Suck it up, Lerner, and come clean.

Both Ms. Lerner and Ms. Paz are among the IRS figures who’ve been ordered to be deposed in the class action lawsuit. Ms. Paz already gave one deposition in the case in 2015.

The women want that past deposition and their future testimony to remain hidden from the public and only available to the lawyers involved in the case. They asked that the seal be permanent.

Ms. Lerner has refused to talk in public about her role in the targeting, famously engaging in a showdown with the House Oversight Committee after she appeared, delivered a statement of innocence and then balked at answering any questions.

The House eventually voted to hold her in contempt, but an Obama administration prosecutor — acting just hours before his resignation became effective — announced the Justice Department wouldn’t pursue the case.

The Justice Department also cleared Ms. Lerner in a criminal investigation, saying she was one of the first in the IRS to realize they were acting wrongly, and took steps to clean up the mess.

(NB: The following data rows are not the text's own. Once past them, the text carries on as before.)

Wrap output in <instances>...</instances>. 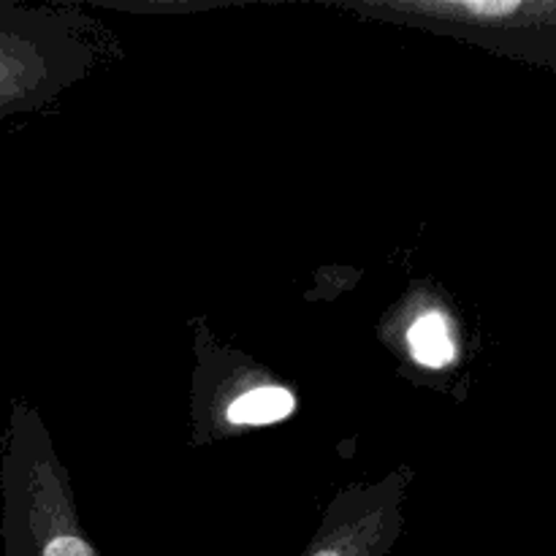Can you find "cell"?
<instances>
[{
  "label": "cell",
  "instance_id": "cell-5",
  "mask_svg": "<svg viewBox=\"0 0 556 556\" xmlns=\"http://www.w3.org/2000/svg\"><path fill=\"white\" fill-rule=\"evenodd\" d=\"M413 467L402 465L378 481H353L326 505L315 535L299 556H389L405 532Z\"/></svg>",
  "mask_w": 556,
  "mask_h": 556
},
{
  "label": "cell",
  "instance_id": "cell-3",
  "mask_svg": "<svg viewBox=\"0 0 556 556\" xmlns=\"http://www.w3.org/2000/svg\"><path fill=\"white\" fill-rule=\"evenodd\" d=\"M326 5L527 60H546L556 43V0H340Z\"/></svg>",
  "mask_w": 556,
  "mask_h": 556
},
{
  "label": "cell",
  "instance_id": "cell-1",
  "mask_svg": "<svg viewBox=\"0 0 556 556\" xmlns=\"http://www.w3.org/2000/svg\"><path fill=\"white\" fill-rule=\"evenodd\" d=\"M5 556H101L76 510L71 478L43 416L30 402H11L0 448Z\"/></svg>",
  "mask_w": 556,
  "mask_h": 556
},
{
  "label": "cell",
  "instance_id": "cell-4",
  "mask_svg": "<svg viewBox=\"0 0 556 556\" xmlns=\"http://www.w3.org/2000/svg\"><path fill=\"white\" fill-rule=\"evenodd\" d=\"M193 351L190 418L195 445L271 427L296 413L299 396L291 386L248 353L217 342L204 326H195Z\"/></svg>",
  "mask_w": 556,
  "mask_h": 556
},
{
  "label": "cell",
  "instance_id": "cell-6",
  "mask_svg": "<svg viewBox=\"0 0 556 556\" xmlns=\"http://www.w3.org/2000/svg\"><path fill=\"white\" fill-rule=\"evenodd\" d=\"M400 342L407 358L424 369H448L459 358V331L448 304L424 299L400 307Z\"/></svg>",
  "mask_w": 556,
  "mask_h": 556
},
{
  "label": "cell",
  "instance_id": "cell-2",
  "mask_svg": "<svg viewBox=\"0 0 556 556\" xmlns=\"http://www.w3.org/2000/svg\"><path fill=\"white\" fill-rule=\"evenodd\" d=\"M106 30L76 5L0 0V119L36 112L92 74Z\"/></svg>",
  "mask_w": 556,
  "mask_h": 556
}]
</instances>
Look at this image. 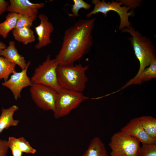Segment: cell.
<instances>
[{
    "label": "cell",
    "mask_w": 156,
    "mask_h": 156,
    "mask_svg": "<svg viewBox=\"0 0 156 156\" xmlns=\"http://www.w3.org/2000/svg\"><path fill=\"white\" fill-rule=\"evenodd\" d=\"M95 20H80L65 31L61 48L55 58L59 65L74 64L89 52Z\"/></svg>",
    "instance_id": "1"
},
{
    "label": "cell",
    "mask_w": 156,
    "mask_h": 156,
    "mask_svg": "<svg viewBox=\"0 0 156 156\" xmlns=\"http://www.w3.org/2000/svg\"><path fill=\"white\" fill-rule=\"evenodd\" d=\"M88 67V66H83L81 64L59 65L57 69V74L59 85L69 90L82 92L88 81L86 75Z\"/></svg>",
    "instance_id": "2"
},
{
    "label": "cell",
    "mask_w": 156,
    "mask_h": 156,
    "mask_svg": "<svg viewBox=\"0 0 156 156\" xmlns=\"http://www.w3.org/2000/svg\"><path fill=\"white\" fill-rule=\"evenodd\" d=\"M122 32L130 34L128 38L133 46L135 54L140 62L139 70L134 78L138 76L152 62L156 59L155 49L151 41L139 31L130 26L122 29Z\"/></svg>",
    "instance_id": "3"
},
{
    "label": "cell",
    "mask_w": 156,
    "mask_h": 156,
    "mask_svg": "<svg viewBox=\"0 0 156 156\" xmlns=\"http://www.w3.org/2000/svg\"><path fill=\"white\" fill-rule=\"evenodd\" d=\"M89 98L82 92L62 88L57 92L53 112L54 118L58 119L67 116Z\"/></svg>",
    "instance_id": "4"
},
{
    "label": "cell",
    "mask_w": 156,
    "mask_h": 156,
    "mask_svg": "<svg viewBox=\"0 0 156 156\" xmlns=\"http://www.w3.org/2000/svg\"><path fill=\"white\" fill-rule=\"evenodd\" d=\"M58 65L55 59H51L50 55H48L45 61L35 69L31 78L32 83L48 86L58 92L62 88L57 80V69Z\"/></svg>",
    "instance_id": "5"
},
{
    "label": "cell",
    "mask_w": 156,
    "mask_h": 156,
    "mask_svg": "<svg viewBox=\"0 0 156 156\" xmlns=\"http://www.w3.org/2000/svg\"><path fill=\"white\" fill-rule=\"evenodd\" d=\"M140 142L120 131L112 137L109 146L111 156H138Z\"/></svg>",
    "instance_id": "6"
},
{
    "label": "cell",
    "mask_w": 156,
    "mask_h": 156,
    "mask_svg": "<svg viewBox=\"0 0 156 156\" xmlns=\"http://www.w3.org/2000/svg\"><path fill=\"white\" fill-rule=\"evenodd\" d=\"M30 92L32 99L38 107L44 111L54 112L57 94L54 89L42 84L32 83Z\"/></svg>",
    "instance_id": "7"
},
{
    "label": "cell",
    "mask_w": 156,
    "mask_h": 156,
    "mask_svg": "<svg viewBox=\"0 0 156 156\" xmlns=\"http://www.w3.org/2000/svg\"><path fill=\"white\" fill-rule=\"evenodd\" d=\"M92 4L94 5L93 10L86 15L87 18H89L94 14L99 12L106 16L107 13L110 11L116 12L119 15L120 18V23L119 27L120 30L130 26L128 19L131 13L128 12L130 8L125 6H121L122 3L117 1H112L111 3H106L104 0L101 1L99 0H92L91 1Z\"/></svg>",
    "instance_id": "8"
},
{
    "label": "cell",
    "mask_w": 156,
    "mask_h": 156,
    "mask_svg": "<svg viewBox=\"0 0 156 156\" xmlns=\"http://www.w3.org/2000/svg\"><path fill=\"white\" fill-rule=\"evenodd\" d=\"M30 62V61H28L25 69L20 72L16 71L9 79L1 84L2 86L8 88L11 91L16 101L20 97L22 90L25 88L30 87L32 84L31 78L27 74Z\"/></svg>",
    "instance_id": "9"
},
{
    "label": "cell",
    "mask_w": 156,
    "mask_h": 156,
    "mask_svg": "<svg viewBox=\"0 0 156 156\" xmlns=\"http://www.w3.org/2000/svg\"><path fill=\"white\" fill-rule=\"evenodd\" d=\"M38 17L40 23L35 27L38 42L36 44L35 47L37 49H40L51 43L50 36L54 28L47 15L42 13L38 15Z\"/></svg>",
    "instance_id": "10"
},
{
    "label": "cell",
    "mask_w": 156,
    "mask_h": 156,
    "mask_svg": "<svg viewBox=\"0 0 156 156\" xmlns=\"http://www.w3.org/2000/svg\"><path fill=\"white\" fill-rule=\"evenodd\" d=\"M7 11L36 18L39 10L45 3H34L28 0H10Z\"/></svg>",
    "instance_id": "11"
},
{
    "label": "cell",
    "mask_w": 156,
    "mask_h": 156,
    "mask_svg": "<svg viewBox=\"0 0 156 156\" xmlns=\"http://www.w3.org/2000/svg\"><path fill=\"white\" fill-rule=\"evenodd\" d=\"M120 131L137 139L142 144L156 142V138L151 137L145 131L138 117L131 120Z\"/></svg>",
    "instance_id": "12"
},
{
    "label": "cell",
    "mask_w": 156,
    "mask_h": 156,
    "mask_svg": "<svg viewBox=\"0 0 156 156\" xmlns=\"http://www.w3.org/2000/svg\"><path fill=\"white\" fill-rule=\"evenodd\" d=\"M0 56L18 65L22 70L24 69L26 67L27 63L25 57L18 53L14 41H10L8 46L0 51Z\"/></svg>",
    "instance_id": "13"
},
{
    "label": "cell",
    "mask_w": 156,
    "mask_h": 156,
    "mask_svg": "<svg viewBox=\"0 0 156 156\" xmlns=\"http://www.w3.org/2000/svg\"><path fill=\"white\" fill-rule=\"evenodd\" d=\"M156 77V59L153 60L149 66L145 68L137 77L133 78L120 89L113 92L114 94L133 84H138Z\"/></svg>",
    "instance_id": "14"
},
{
    "label": "cell",
    "mask_w": 156,
    "mask_h": 156,
    "mask_svg": "<svg viewBox=\"0 0 156 156\" xmlns=\"http://www.w3.org/2000/svg\"><path fill=\"white\" fill-rule=\"evenodd\" d=\"M18 108V107L15 105L7 109L2 108L0 116V133L4 129L18 125L19 120L14 119L13 116Z\"/></svg>",
    "instance_id": "15"
},
{
    "label": "cell",
    "mask_w": 156,
    "mask_h": 156,
    "mask_svg": "<svg viewBox=\"0 0 156 156\" xmlns=\"http://www.w3.org/2000/svg\"><path fill=\"white\" fill-rule=\"evenodd\" d=\"M82 156H109L105 145L101 139L95 137L90 141Z\"/></svg>",
    "instance_id": "16"
},
{
    "label": "cell",
    "mask_w": 156,
    "mask_h": 156,
    "mask_svg": "<svg viewBox=\"0 0 156 156\" xmlns=\"http://www.w3.org/2000/svg\"><path fill=\"white\" fill-rule=\"evenodd\" d=\"M14 39L17 41L27 45L35 40L34 31L30 28H15L12 31Z\"/></svg>",
    "instance_id": "17"
},
{
    "label": "cell",
    "mask_w": 156,
    "mask_h": 156,
    "mask_svg": "<svg viewBox=\"0 0 156 156\" xmlns=\"http://www.w3.org/2000/svg\"><path fill=\"white\" fill-rule=\"evenodd\" d=\"M19 15L13 12L8 13L5 21L0 23V36L6 38L9 33L16 28Z\"/></svg>",
    "instance_id": "18"
},
{
    "label": "cell",
    "mask_w": 156,
    "mask_h": 156,
    "mask_svg": "<svg viewBox=\"0 0 156 156\" xmlns=\"http://www.w3.org/2000/svg\"><path fill=\"white\" fill-rule=\"evenodd\" d=\"M139 118L146 133L151 137L156 138V119L150 116H144Z\"/></svg>",
    "instance_id": "19"
},
{
    "label": "cell",
    "mask_w": 156,
    "mask_h": 156,
    "mask_svg": "<svg viewBox=\"0 0 156 156\" xmlns=\"http://www.w3.org/2000/svg\"><path fill=\"white\" fill-rule=\"evenodd\" d=\"M16 65L3 57L0 56V80L3 79L5 81L11 74L16 72Z\"/></svg>",
    "instance_id": "20"
},
{
    "label": "cell",
    "mask_w": 156,
    "mask_h": 156,
    "mask_svg": "<svg viewBox=\"0 0 156 156\" xmlns=\"http://www.w3.org/2000/svg\"><path fill=\"white\" fill-rule=\"evenodd\" d=\"M8 139L13 141L22 153L34 154L36 152V150L23 137L16 138L10 136Z\"/></svg>",
    "instance_id": "21"
},
{
    "label": "cell",
    "mask_w": 156,
    "mask_h": 156,
    "mask_svg": "<svg viewBox=\"0 0 156 156\" xmlns=\"http://www.w3.org/2000/svg\"><path fill=\"white\" fill-rule=\"evenodd\" d=\"M142 144L138 156H156V142Z\"/></svg>",
    "instance_id": "22"
},
{
    "label": "cell",
    "mask_w": 156,
    "mask_h": 156,
    "mask_svg": "<svg viewBox=\"0 0 156 156\" xmlns=\"http://www.w3.org/2000/svg\"><path fill=\"white\" fill-rule=\"evenodd\" d=\"M19 14L16 28L23 27L30 28L36 18L27 15Z\"/></svg>",
    "instance_id": "23"
},
{
    "label": "cell",
    "mask_w": 156,
    "mask_h": 156,
    "mask_svg": "<svg viewBox=\"0 0 156 156\" xmlns=\"http://www.w3.org/2000/svg\"><path fill=\"white\" fill-rule=\"evenodd\" d=\"M74 4L72 5L71 11L73 16L75 17L79 16V12L81 9L87 10L90 9L91 5L83 0H73Z\"/></svg>",
    "instance_id": "24"
},
{
    "label": "cell",
    "mask_w": 156,
    "mask_h": 156,
    "mask_svg": "<svg viewBox=\"0 0 156 156\" xmlns=\"http://www.w3.org/2000/svg\"><path fill=\"white\" fill-rule=\"evenodd\" d=\"M7 142L8 146L11 150L13 156H22V152L15 143L9 139Z\"/></svg>",
    "instance_id": "25"
},
{
    "label": "cell",
    "mask_w": 156,
    "mask_h": 156,
    "mask_svg": "<svg viewBox=\"0 0 156 156\" xmlns=\"http://www.w3.org/2000/svg\"><path fill=\"white\" fill-rule=\"evenodd\" d=\"M8 148L7 141L0 139V156H6Z\"/></svg>",
    "instance_id": "26"
},
{
    "label": "cell",
    "mask_w": 156,
    "mask_h": 156,
    "mask_svg": "<svg viewBox=\"0 0 156 156\" xmlns=\"http://www.w3.org/2000/svg\"><path fill=\"white\" fill-rule=\"evenodd\" d=\"M9 3L4 0H0V16L7 11Z\"/></svg>",
    "instance_id": "27"
},
{
    "label": "cell",
    "mask_w": 156,
    "mask_h": 156,
    "mask_svg": "<svg viewBox=\"0 0 156 156\" xmlns=\"http://www.w3.org/2000/svg\"><path fill=\"white\" fill-rule=\"evenodd\" d=\"M6 45L3 42L0 41V51L7 47Z\"/></svg>",
    "instance_id": "28"
}]
</instances>
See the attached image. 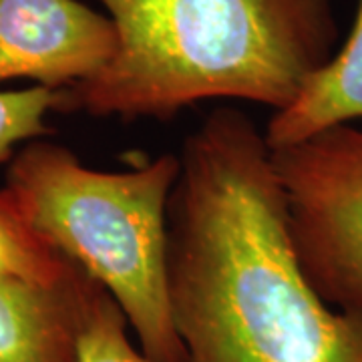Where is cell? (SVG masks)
I'll use <instances>...</instances> for the list:
<instances>
[{"label":"cell","instance_id":"6da1fadb","mask_svg":"<svg viewBox=\"0 0 362 362\" xmlns=\"http://www.w3.org/2000/svg\"><path fill=\"white\" fill-rule=\"evenodd\" d=\"M180 161L169 296L185 362H362V306H330L304 278L252 117L211 111Z\"/></svg>","mask_w":362,"mask_h":362},{"label":"cell","instance_id":"7a4b0ae2","mask_svg":"<svg viewBox=\"0 0 362 362\" xmlns=\"http://www.w3.org/2000/svg\"><path fill=\"white\" fill-rule=\"evenodd\" d=\"M117 51L65 89V111L169 121L235 99L282 111L337 49L330 0H95Z\"/></svg>","mask_w":362,"mask_h":362},{"label":"cell","instance_id":"3957f363","mask_svg":"<svg viewBox=\"0 0 362 362\" xmlns=\"http://www.w3.org/2000/svg\"><path fill=\"white\" fill-rule=\"evenodd\" d=\"M180 169L175 153L95 169L40 137L14 153L4 180L26 220L113 296L156 362H185L169 296V202Z\"/></svg>","mask_w":362,"mask_h":362},{"label":"cell","instance_id":"277c9868","mask_svg":"<svg viewBox=\"0 0 362 362\" xmlns=\"http://www.w3.org/2000/svg\"><path fill=\"white\" fill-rule=\"evenodd\" d=\"M300 270L330 306H362V127L272 149Z\"/></svg>","mask_w":362,"mask_h":362},{"label":"cell","instance_id":"5b68a950","mask_svg":"<svg viewBox=\"0 0 362 362\" xmlns=\"http://www.w3.org/2000/svg\"><path fill=\"white\" fill-rule=\"evenodd\" d=\"M115 51L113 21L81 0H0V83L71 89Z\"/></svg>","mask_w":362,"mask_h":362},{"label":"cell","instance_id":"8992f818","mask_svg":"<svg viewBox=\"0 0 362 362\" xmlns=\"http://www.w3.org/2000/svg\"><path fill=\"white\" fill-rule=\"evenodd\" d=\"M97 282L83 270L59 284L0 278V362H77Z\"/></svg>","mask_w":362,"mask_h":362},{"label":"cell","instance_id":"52a82bcc","mask_svg":"<svg viewBox=\"0 0 362 362\" xmlns=\"http://www.w3.org/2000/svg\"><path fill=\"white\" fill-rule=\"evenodd\" d=\"M362 119V0L349 39L316 71L296 99L268 121L270 149L304 141L316 133Z\"/></svg>","mask_w":362,"mask_h":362},{"label":"cell","instance_id":"ba28073f","mask_svg":"<svg viewBox=\"0 0 362 362\" xmlns=\"http://www.w3.org/2000/svg\"><path fill=\"white\" fill-rule=\"evenodd\" d=\"M77 270L81 268L26 220L11 192L0 187V278L59 284Z\"/></svg>","mask_w":362,"mask_h":362},{"label":"cell","instance_id":"9c48e42d","mask_svg":"<svg viewBox=\"0 0 362 362\" xmlns=\"http://www.w3.org/2000/svg\"><path fill=\"white\" fill-rule=\"evenodd\" d=\"M131 334L123 310L99 284L90 294L78 332L77 362H156Z\"/></svg>","mask_w":362,"mask_h":362},{"label":"cell","instance_id":"30bf717a","mask_svg":"<svg viewBox=\"0 0 362 362\" xmlns=\"http://www.w3.org/2000/svg\"><path fill=\"white\" fill-rule=\"evenodd\" d=\"M65 89L54 90L40 85L26 89L0 90V165L8 163L14 153L51 129L47 119L51 113L65 111Z\"/></svg>","mask_w":362,"mask_h":362}]
</instances>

House Republicans asked Wednesday that the Trump administration reopen the case. They say Ms. Lerner obstructed official investigations and pointed to evidence from emails in which Ms. Lerner mocked conservatives and Republicans as evidence of malice, which the GOP said helped foster the environment that led to tea party groups being targeted by the IRS.

The IRS still faces several legal cases stemming from the targeting.

The class action lawsuit involves 428 groups who were snared by the IRS targeting procedures. That case, which is being heard in a federal court in Ohio, is in the discovery phase, and Ms. Lerner and Ms. Paz are supposed to give testimony.

IRS officials also agreed to turn over the system reports it generated for each of the 428 groups targeted.